# Selected extract
BEGIN

Module `Ufind`

Case insensitive, accent insensitive search engine

Ufind is a small ocaml library that provides a case insentitive, accent insensitive search in strings encoded in utf8. It is meant to be easy to use, either for searching simple lists, or for digging in large databases.

Thanks to Ubase, accents and more general diacritics are recognized for all Latin characters. For other alphabets/scripts, searching will remain accent sensitive.

Source on github

version: 0.01

Examples

The simplest search function is filter_list; you can use it for searching an arbitrary list with only one line of code:

# let list = [1,"Arthur"; 2,"Benoît"; 3,"Camille"; 4,"Damián"] in
  Ufind.filter_list ~get_name:snd "á" list;;

- : (int * string) list = [(4, "Dami\195\161n"); (1, "Arthur"); (3, "Camille")]

Note that the results are sorted by relevance; the best match is "Damián" because it has an "á" with the correct accent.

However, for better speed and memory usage, as soon as you intend to do several searches in the same database, we recommend using a two-step approach, as in the example below.

Let us search a substring in a list of strings. Here we use the sample list of names that can be found in the test directory.

END

# Supplied material
BEGIN

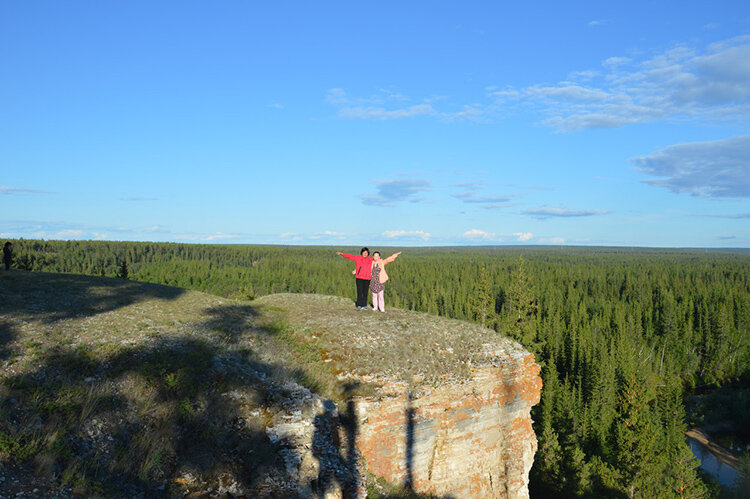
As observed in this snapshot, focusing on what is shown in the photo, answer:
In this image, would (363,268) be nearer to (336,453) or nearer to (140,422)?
(336,453)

END

# Exercise prompt
According to the Ufind page, what is the simplest search function? The listing has no connection to the Ufind page.

# Solution
filter_list